A Question of Culture, How Diverse are you?

Over 11 million Canadian females between the age of 17 and 64 are spurring the growth of the Spa industry. It is also being spurred by an equal number of men in that same age group; many of whom are becoming interested in entering the Spa arena. It isn’t surprising to see Spas increasing their line of service when the male population is taking more interest in skin care, massage and other relaxing spa options.

How you embrace your clientele becomes part of your brand. Notably, spas that cater to women only, draw women with that preference.

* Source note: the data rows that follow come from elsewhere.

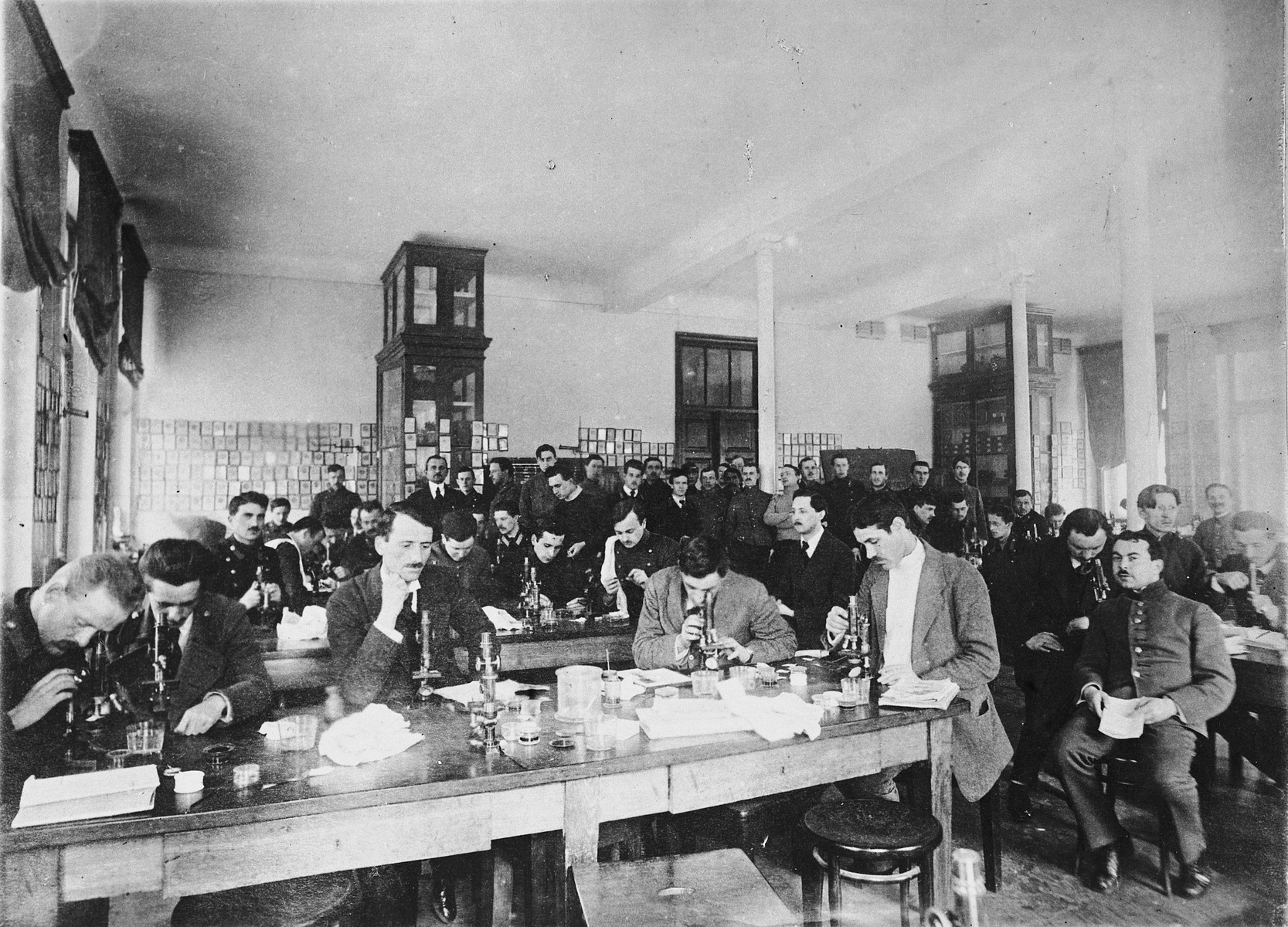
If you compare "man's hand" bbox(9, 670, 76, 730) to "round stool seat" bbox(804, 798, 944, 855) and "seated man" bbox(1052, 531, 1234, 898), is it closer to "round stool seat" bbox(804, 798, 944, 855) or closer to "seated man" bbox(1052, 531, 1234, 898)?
"round stool seat" bbox(804, 798, 944, 855)

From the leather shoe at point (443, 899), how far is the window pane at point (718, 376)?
8.37 metres

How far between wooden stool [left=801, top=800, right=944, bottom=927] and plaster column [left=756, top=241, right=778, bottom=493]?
496cm

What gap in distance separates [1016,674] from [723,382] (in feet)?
22.7

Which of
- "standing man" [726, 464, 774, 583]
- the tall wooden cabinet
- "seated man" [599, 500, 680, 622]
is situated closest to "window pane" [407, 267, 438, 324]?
"standing man" [726, 464, 774, 583]

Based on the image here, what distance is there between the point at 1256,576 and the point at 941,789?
282 centimetres

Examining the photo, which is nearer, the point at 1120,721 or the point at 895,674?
the point at 895,674

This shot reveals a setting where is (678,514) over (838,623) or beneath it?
over

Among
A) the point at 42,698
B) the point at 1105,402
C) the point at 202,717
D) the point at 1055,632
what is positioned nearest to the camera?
the point at 42,698

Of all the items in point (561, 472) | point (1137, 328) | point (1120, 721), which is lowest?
point (1120, 721)

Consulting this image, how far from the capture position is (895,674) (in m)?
2.79

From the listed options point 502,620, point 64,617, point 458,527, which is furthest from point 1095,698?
point 64,617

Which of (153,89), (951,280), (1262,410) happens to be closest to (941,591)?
(1262,410)

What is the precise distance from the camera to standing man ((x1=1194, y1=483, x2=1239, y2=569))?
4992mm

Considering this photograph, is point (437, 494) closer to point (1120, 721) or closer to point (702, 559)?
point (702, 559)
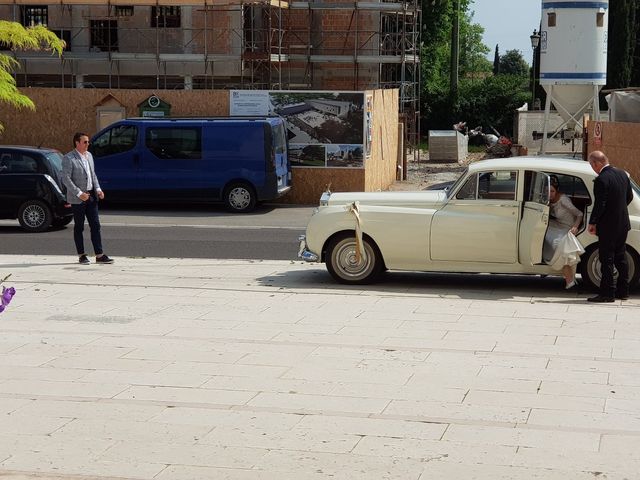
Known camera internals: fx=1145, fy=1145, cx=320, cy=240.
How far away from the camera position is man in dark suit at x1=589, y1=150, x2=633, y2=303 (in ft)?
39.8

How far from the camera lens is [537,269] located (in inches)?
507

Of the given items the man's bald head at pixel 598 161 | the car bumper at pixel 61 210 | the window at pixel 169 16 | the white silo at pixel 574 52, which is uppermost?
the window at pixel 169 16

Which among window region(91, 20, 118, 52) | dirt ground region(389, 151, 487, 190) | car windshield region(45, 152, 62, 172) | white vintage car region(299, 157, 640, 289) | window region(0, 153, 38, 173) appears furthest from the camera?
window region(91, 20, 118, 52)

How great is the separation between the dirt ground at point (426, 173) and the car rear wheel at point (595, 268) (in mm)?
18383

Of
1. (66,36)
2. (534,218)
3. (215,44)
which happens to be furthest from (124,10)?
(534,218)

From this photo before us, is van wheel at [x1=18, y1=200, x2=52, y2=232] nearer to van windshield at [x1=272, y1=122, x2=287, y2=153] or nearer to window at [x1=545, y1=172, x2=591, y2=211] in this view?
van windshield at [x1=272, y1=122, x2=287, y2=153]

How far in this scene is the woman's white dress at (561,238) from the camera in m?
12.4

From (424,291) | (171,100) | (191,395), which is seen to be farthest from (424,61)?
(191,395)

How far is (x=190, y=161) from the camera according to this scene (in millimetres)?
24281

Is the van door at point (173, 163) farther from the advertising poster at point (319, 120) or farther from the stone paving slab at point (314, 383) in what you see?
the stone paving slab at point (314, 383)

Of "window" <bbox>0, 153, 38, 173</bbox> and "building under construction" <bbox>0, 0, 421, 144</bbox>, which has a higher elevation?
"building under construction" <bbox>0, 0, 421, 144</bbox>

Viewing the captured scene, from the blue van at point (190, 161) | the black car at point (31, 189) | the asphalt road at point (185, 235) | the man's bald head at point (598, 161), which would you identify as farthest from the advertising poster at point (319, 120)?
the man's bald head at point (598, 161)

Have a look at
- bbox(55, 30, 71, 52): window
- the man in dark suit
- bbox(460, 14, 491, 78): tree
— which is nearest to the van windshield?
the man in dark suit

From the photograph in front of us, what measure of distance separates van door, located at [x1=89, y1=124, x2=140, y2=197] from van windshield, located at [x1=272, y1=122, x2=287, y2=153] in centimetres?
294
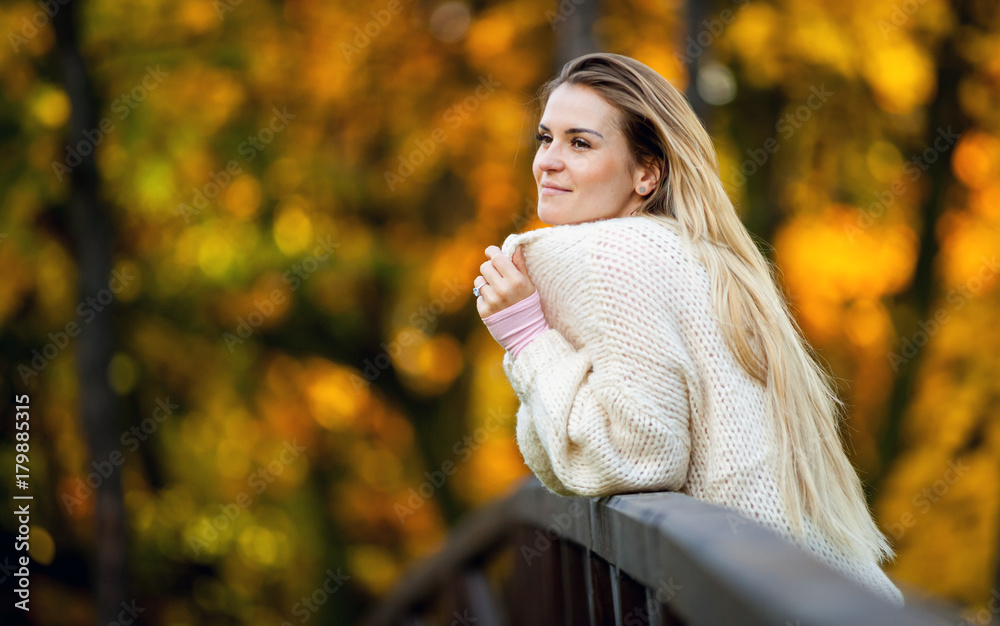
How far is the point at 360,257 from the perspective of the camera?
31.4 feet

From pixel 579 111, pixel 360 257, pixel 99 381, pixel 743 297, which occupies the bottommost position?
pixel 99 381

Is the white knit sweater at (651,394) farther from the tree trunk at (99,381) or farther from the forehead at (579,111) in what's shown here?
the tree trunk at (99,381)

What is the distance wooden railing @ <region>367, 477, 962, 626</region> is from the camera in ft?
3.29

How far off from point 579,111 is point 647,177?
0.21m

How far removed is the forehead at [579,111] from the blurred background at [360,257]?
3859 millimetres

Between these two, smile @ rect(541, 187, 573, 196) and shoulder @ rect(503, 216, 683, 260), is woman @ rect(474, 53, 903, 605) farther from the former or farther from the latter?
smile @ rect(541, 187, 573, 196)

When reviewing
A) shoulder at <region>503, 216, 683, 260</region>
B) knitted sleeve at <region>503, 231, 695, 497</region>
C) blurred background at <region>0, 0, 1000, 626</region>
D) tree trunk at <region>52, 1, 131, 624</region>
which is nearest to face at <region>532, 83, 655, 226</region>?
shoulder at <region>503, 216, 683, 260</region>

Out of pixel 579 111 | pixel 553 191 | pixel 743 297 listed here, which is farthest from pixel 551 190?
pixel 743 297

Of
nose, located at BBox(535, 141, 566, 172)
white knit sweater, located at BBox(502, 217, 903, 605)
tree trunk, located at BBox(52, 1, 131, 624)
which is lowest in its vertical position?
tree trunk, located at BBox(52, 1, 131, 624)

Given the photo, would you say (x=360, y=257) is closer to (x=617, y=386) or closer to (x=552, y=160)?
(x=552, y=160)

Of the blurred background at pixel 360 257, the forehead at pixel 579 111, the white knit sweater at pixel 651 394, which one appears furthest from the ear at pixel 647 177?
the blurred background at pixel 360 257

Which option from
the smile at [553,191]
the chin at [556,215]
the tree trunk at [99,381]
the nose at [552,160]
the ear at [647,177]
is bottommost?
the tree trunk at [99,381]

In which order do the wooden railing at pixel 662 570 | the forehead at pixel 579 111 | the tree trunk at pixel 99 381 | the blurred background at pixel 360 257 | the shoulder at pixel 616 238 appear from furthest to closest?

The Spas that offer waxing services to men; such as chest and back waxing and more delicate areas are taking advantage of new business opportunities and increasing their bottom line.

Let’s take it one step farther. In today’s world Canadian culture and diversity are symbiotic and synonymic. Canada’s exceptional experience with diversity distinguishes itself from most other countries. Our inhabitants reflect a cultural, ethnic and linguistic makeup found nowhere else on earth.

Undoubtedly, the question of providing a service requires the consideration of Canada’s Human Rights Act. Canada’s recent addition of self-identification policies (i.e. Bill C-16) and the case of Jessica Yanvi; a complainant in an on-going Human Rights complaint in BC, has many Canadian service providers and business owners waiting for the ruling due sometime in October. It would establish whether the Act will require Salons and Spas to offer Brazilian waxing service on self-identified women with male genitalia. How would this affect your brand? How will this affect your people?

This objectionable complaint went to trial in July of this year because the Human Rights Tribunal of British Columbia recognized Yanvi’s right to gender affirming care, including waxing. Canada’s Human Rights Act compels people and businesses to affirm someone’s beliefs; such as Yanvi identifying as a woman.

Yanvi’s complaint puts Canada’s Human Rights Act in an awkward position because its’ defendants explain that they do not feeling comfortable waxing male genitalia for religious reasons or have safety and security objections. A lack of qualifications in being able to provide that service was another valid objection. Indeed, waxing male genitalia has different procedures that requires different wax and specialized training.

This ground-breaking Human Rights claim, forces Canadians to recognize that something is wrong here, something perhaps, irreconcilable. Combining this gender affirming duty with religious beliefs and the safety and security of Estheticians is like asking for a cold sauna.

If Yanvi is successful in this case, will it lead to businesses being compelled to offer Brazilian waxing to everyone? Will the outcome become an imposition on Canadian Spa and Salon businesses? Staffing decisions are challenging enough without having to hire Estheticians that have specialized training and willingness to handle male ‘equipment’.  That said, what’s the right human thing to do? Will there arise, reasonable exemptions, such as exemptions for work-from-home estheticians? Will it become disruptive or unmanageable for your company?

And what if this claim is unsuccessful. Are we staying true to our national values of inclusion and equal rights?

To date this has been uncharted territory where service providers, and business owners, have been self directed on what services to provide and to whom they are provided. Will the impact of this decision lead to direct, and indirect consequences to the spa industry and all it’s stakeholders?

We will listen and watch with great interest. In our very Canadian way, let’s keep the conversation informed, open and respectful to all.